Further down the arboretum and situated in the central area stands a very old and grand Horse Chestnut tree. It is currently surrounded by a wooden fence and lots of brambles.
I always think of this tree as being the 'Old Man' of the arboretum. During the last tree survey it was estimated to be about 150 years old. It certainly pre-dates the arboretum.
Richard and David Attenborough had a reputation for climbing trees during their youth.
It is easy to imagine that during the father's residency at Knighton Hall, they must surely have spent many an afternoon in the branches of this chestnut.
It has been fenced off for many years. This is due to health and safety concerns. Old trees may suddenly drop a branch.
It seemed such a shame that this beautifully shaped and still healthy old tree should be hidden away from public gaze and access for such a long time.
After having taken expert advice, it has been decided that better views and some restricted access can be afforded this lovely specimen.
This has been a pending project for a while, and now seemed an appropriate time to make a start.
With loppers, secateurs and a good turnout of volunteers a start was made today. Some of the brambles alongside the path were first to be cut back.
After that our attention was focused on clearing the interior of the fencing, this being the restricted area immediately surrounding the old tree.
Once again it was amazing how the combined team effort made an incredible difference.
I hold my volunteers in high esteem and with good reason. It is on days like this that one really sees what a difference a group of enthusiastic individuals make.
By the end of the day the tree was already viewable and accessible. I am quite sure that regular visitors will be surprised by the difference that this has made.
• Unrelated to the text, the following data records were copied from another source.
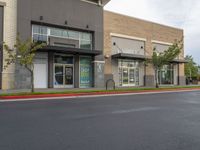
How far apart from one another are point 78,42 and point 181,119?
18719mm

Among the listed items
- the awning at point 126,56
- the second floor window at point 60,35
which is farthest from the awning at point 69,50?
the awning at point 126,56

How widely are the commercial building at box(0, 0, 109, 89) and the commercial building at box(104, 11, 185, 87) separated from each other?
1.61 metres

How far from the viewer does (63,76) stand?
23938 millimetres

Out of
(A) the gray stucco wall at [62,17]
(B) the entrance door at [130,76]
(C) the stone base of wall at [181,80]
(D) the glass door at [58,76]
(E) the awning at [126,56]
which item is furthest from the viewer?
(C) the stone base of wall at [181,80]

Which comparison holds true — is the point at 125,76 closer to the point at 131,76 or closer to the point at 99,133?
the point at 131,76

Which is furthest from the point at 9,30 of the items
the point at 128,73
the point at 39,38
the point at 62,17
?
the point at 128,73

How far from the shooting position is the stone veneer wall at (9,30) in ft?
65.7

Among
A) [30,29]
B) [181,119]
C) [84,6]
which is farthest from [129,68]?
[181,119]

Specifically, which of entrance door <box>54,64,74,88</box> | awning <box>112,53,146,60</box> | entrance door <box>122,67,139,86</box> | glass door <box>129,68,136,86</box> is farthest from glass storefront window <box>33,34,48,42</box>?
glass door <box>129,68,136,86</box>

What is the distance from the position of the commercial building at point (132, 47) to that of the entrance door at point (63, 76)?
14.9 feet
Once again we have managed to add some more pleasing value to a stroll in the arboretum.
Last year there was quite a stunning display of spring flowers around the old chestnut, but they were not really visible to the public.
Cutting back the undergrowth and self-set saplings has created more space and light.
Fingers crossed that spring rewards us with a more abundant and visible display of early flowers.
The first volunteering session took place in November of last year. The exact date is not known, but this month marks our first anniversary. The year has passed so quickly when I look back. Volunteering will close down during December across the Christmas break to restart again in mid January.
Thank you all for your efforts and positive can do attitude. More importantly thank you for the warmth and humour you bring every week.